* **TASK ITEM**: The range runs from the line containing "陪产假工资和病假工资有何区别？" to the last line of the entries. Restate those lines word for word, without the pictures.

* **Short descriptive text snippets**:
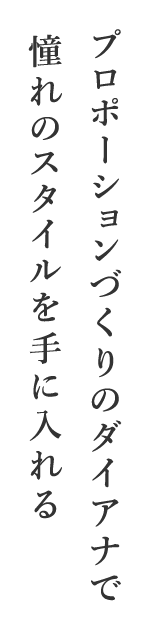 プロポーションづくりのダイアナで憧れのスタイルを手に入れる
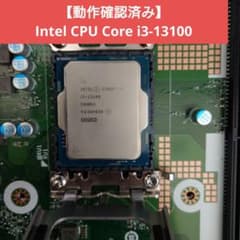 動作確認済み】Intel CPU Core i3-13100 - メルカリ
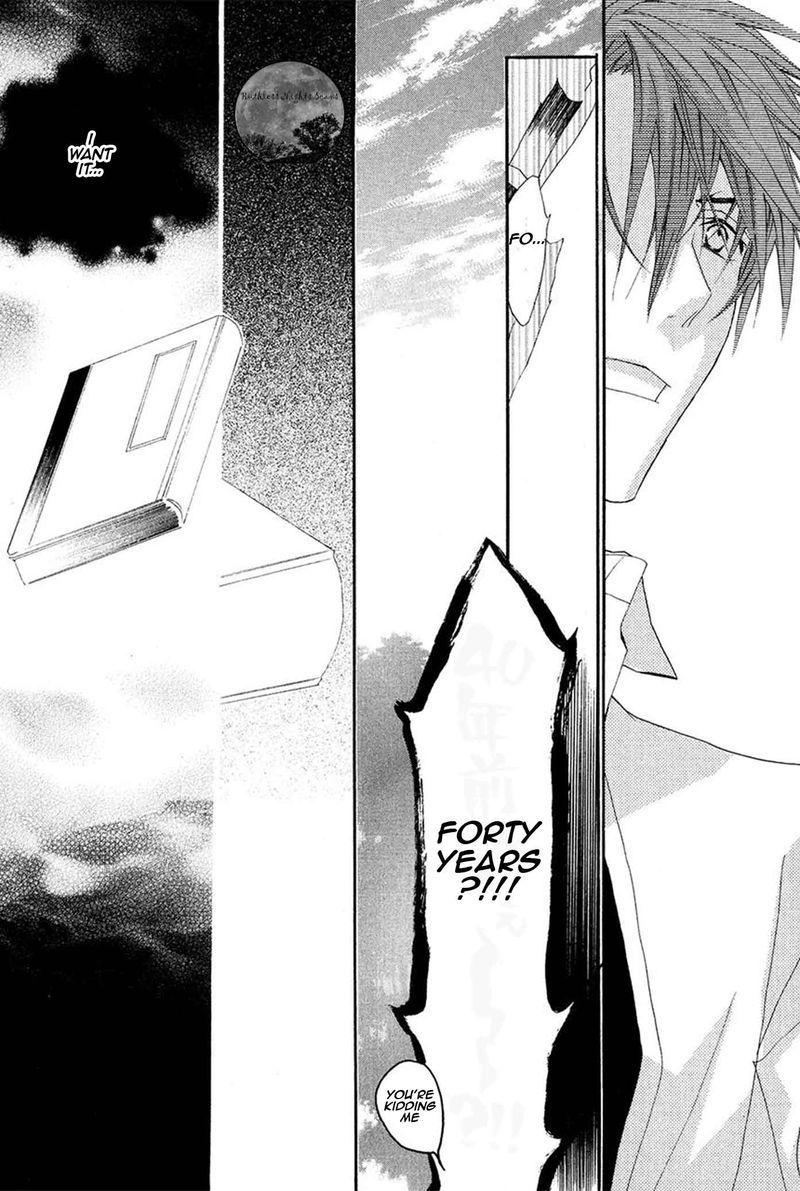 Goraihou Gakuen E Youkoso Chapter 16 Page 8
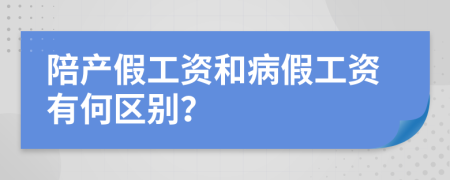 陪产假工资和病假工资有何区别？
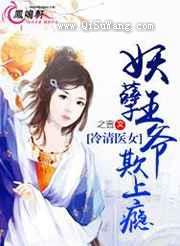 冷清医女:妖孽王爷欺上瘾小说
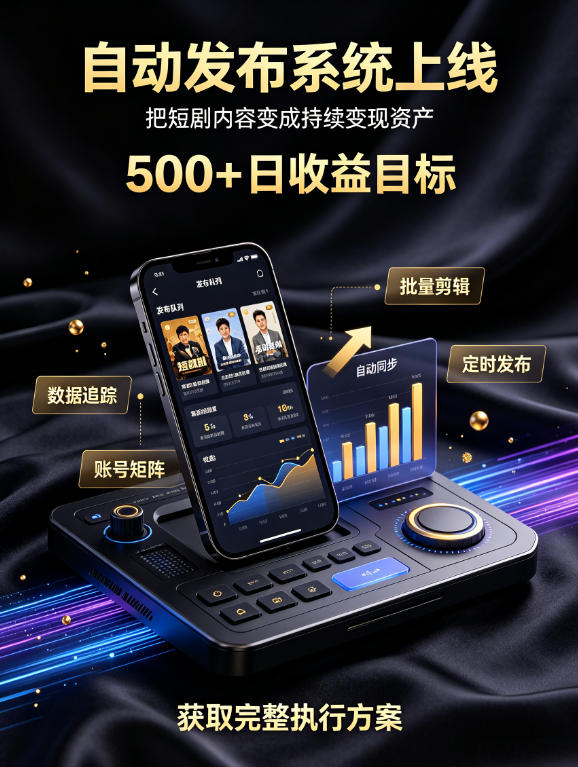 还在找靠谱线上副业?快手短剧项目,全程自动发布内容,不用熬夜做视频,轻松日入500+【揭秘】-鼎铸网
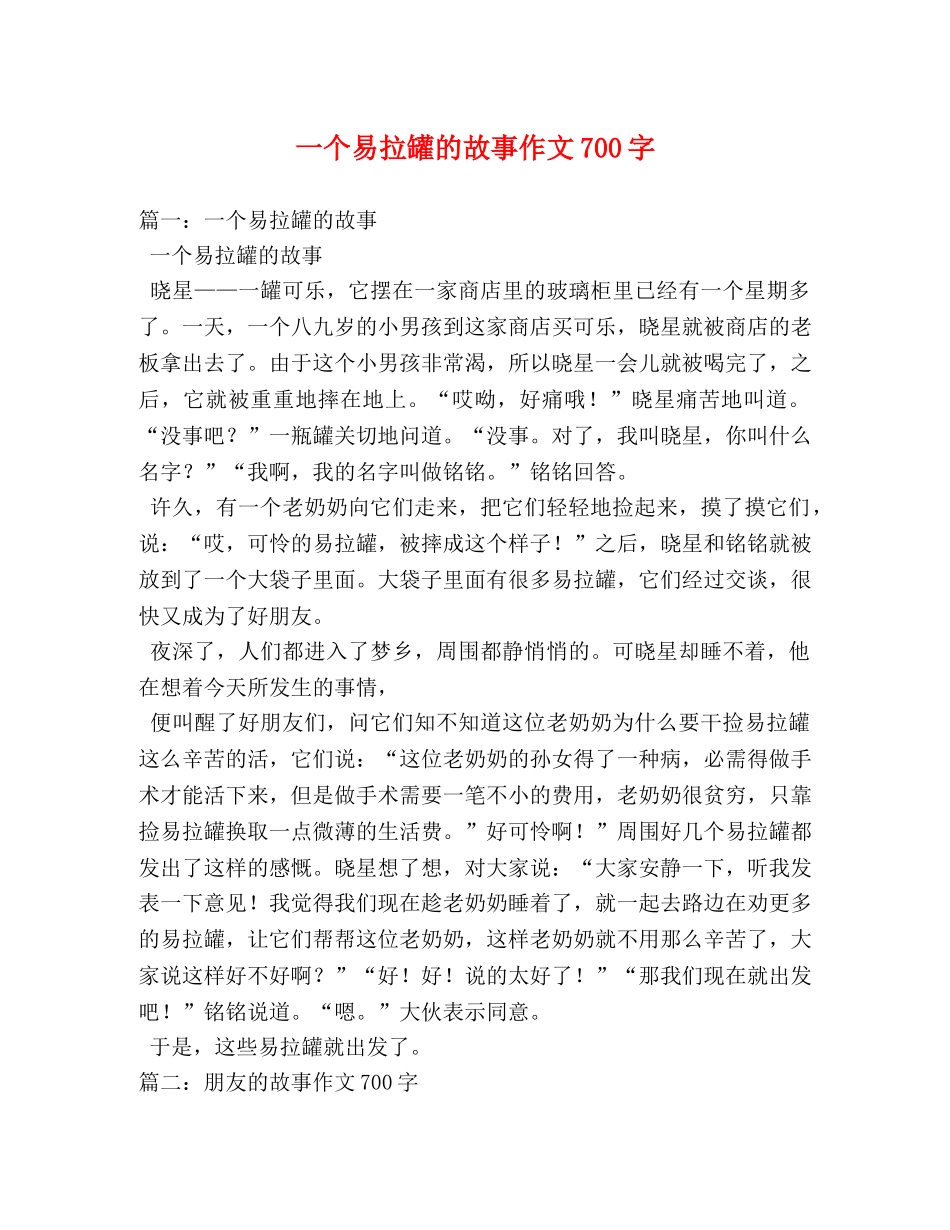一个易拉罐的故事作文700字 _第1页
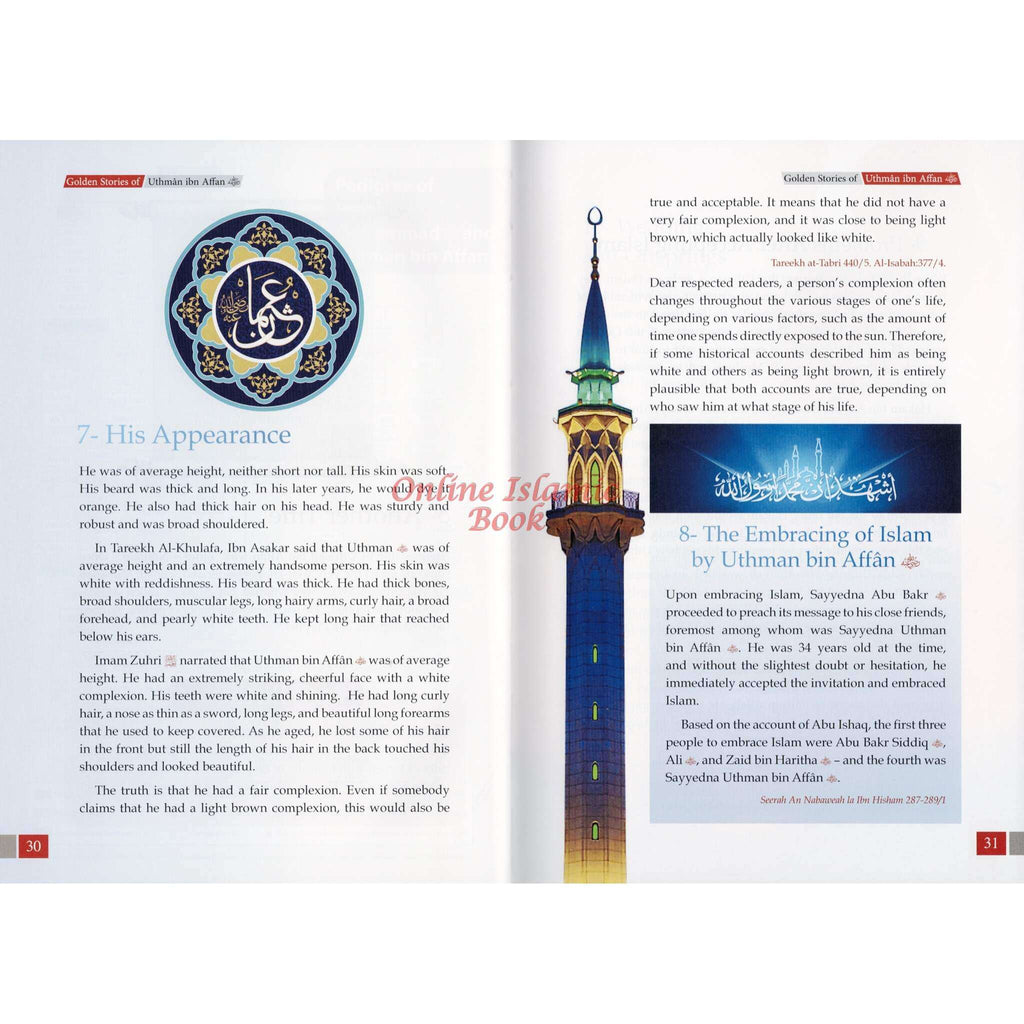 Golden Stories of Uthman Ibn Affan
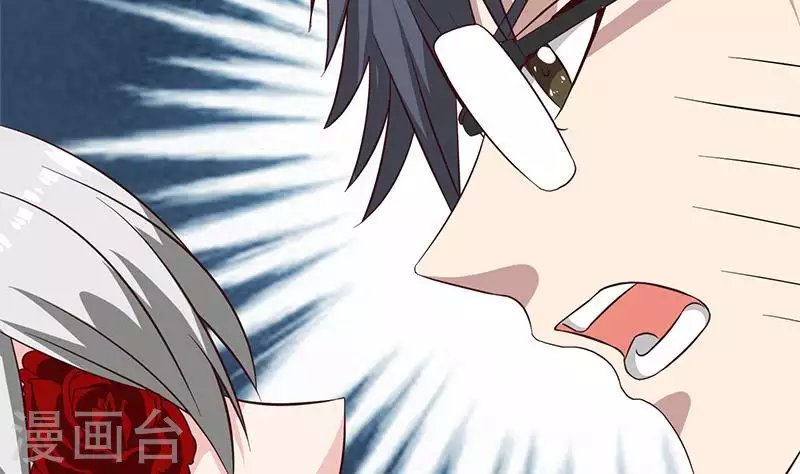 第14话 神器药水的妙用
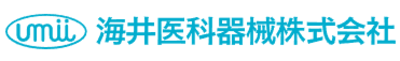 海井医科器械株式会社のロゴ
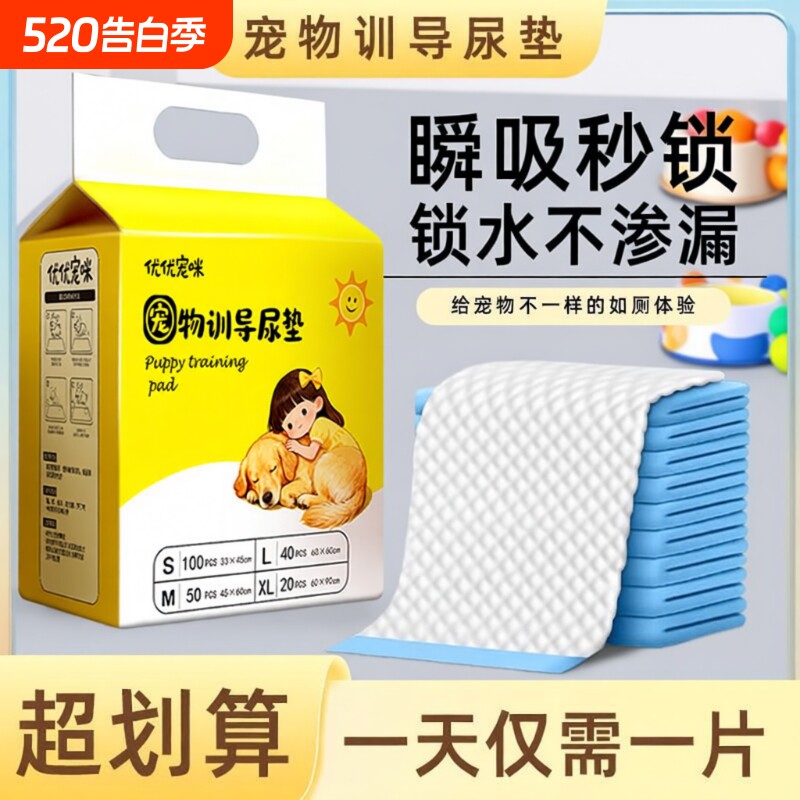 狗狗尿垫宠物尿片厕所除臭吸水垫猫咪尿不湿加厚100片一次性尿布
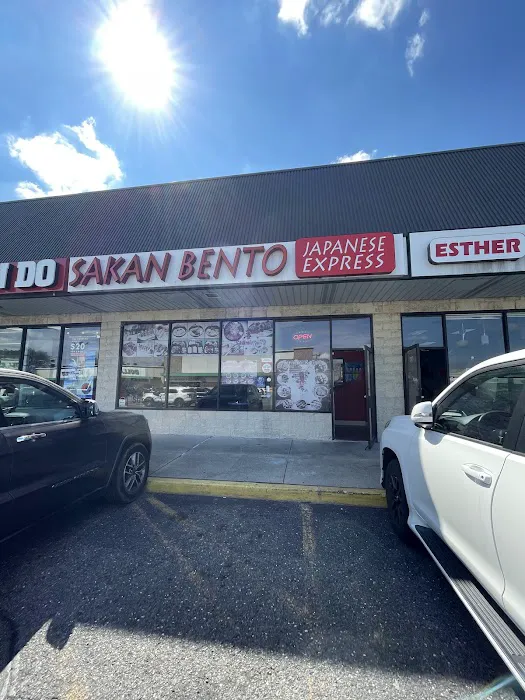 Sakan Bento Japanese Express Picture 1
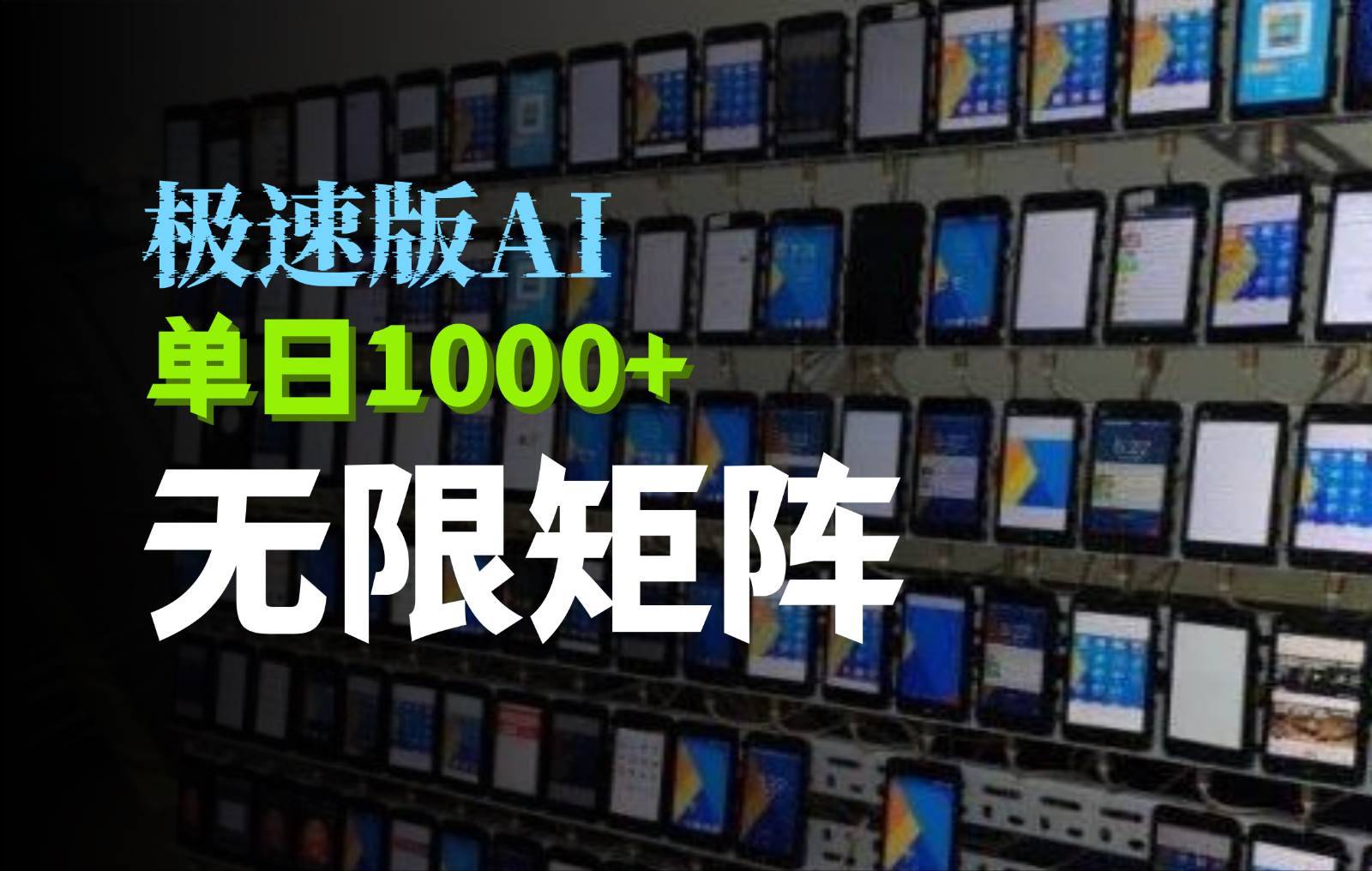 抖音快手极速版掘金项目，轻松实现暴力变现，单日1000+-安稳项目网-网上创业赚钱首码项目发布推广平台-首码网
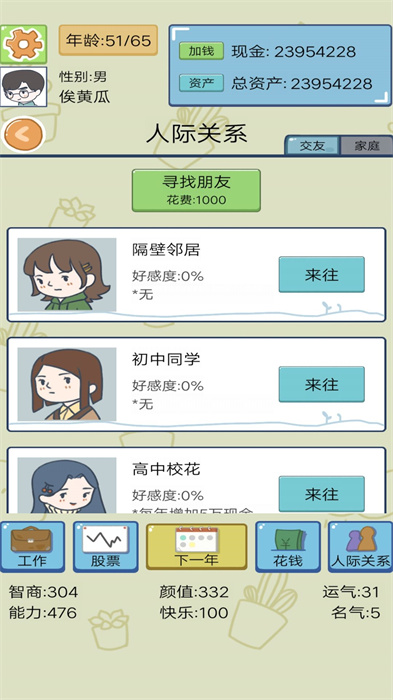 首富人生模拟器截图0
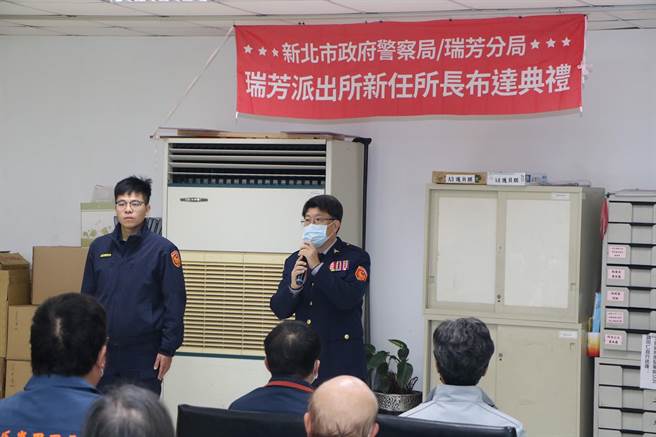 新北市瑞芳警分局今（19日）办理瑞芳派出所、双溪分驻所及贡寮分驻所等3个分驻、派出所所长布达典礼。（瑞芳警分局提供）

* **ANSWER BOX**:
 陪产假工资和病假工资有何区别？
 冷清医女:妖孽王爷欺上瘾小说
 还在找靠谱线上副业?快手短剧项目,全程自动发布内容,不用熬夜做视频,轻松日入500+【揭秘】-鼎铸网
一个易拉罐的故事作文700字 _第1页
 Golden Stories of Uthman Ibn Affan
 第14话 神器药水的妙用
 海井医科器械株式会社のロゴ
 狗狗尿垫宠物尿片厕所除臭吸水垫猫咪尿不湿加厚100片一次性尿布
 Sakan Bento Japanese Express Picture 1
 抖音快手极速版掘金项目，轻松实现暴力变现，单日1000+-安稳项目网-网上创业赚钱首码项目发布推广平台-首码网
 首富人生模拟器截图0
 新北市瑞芳警分局今（19日）办理瑞芳派出所、双溪分驻所及贡寮分驻所等3个分驻、派出所所长布达典礼。（瑞芳警分局提供）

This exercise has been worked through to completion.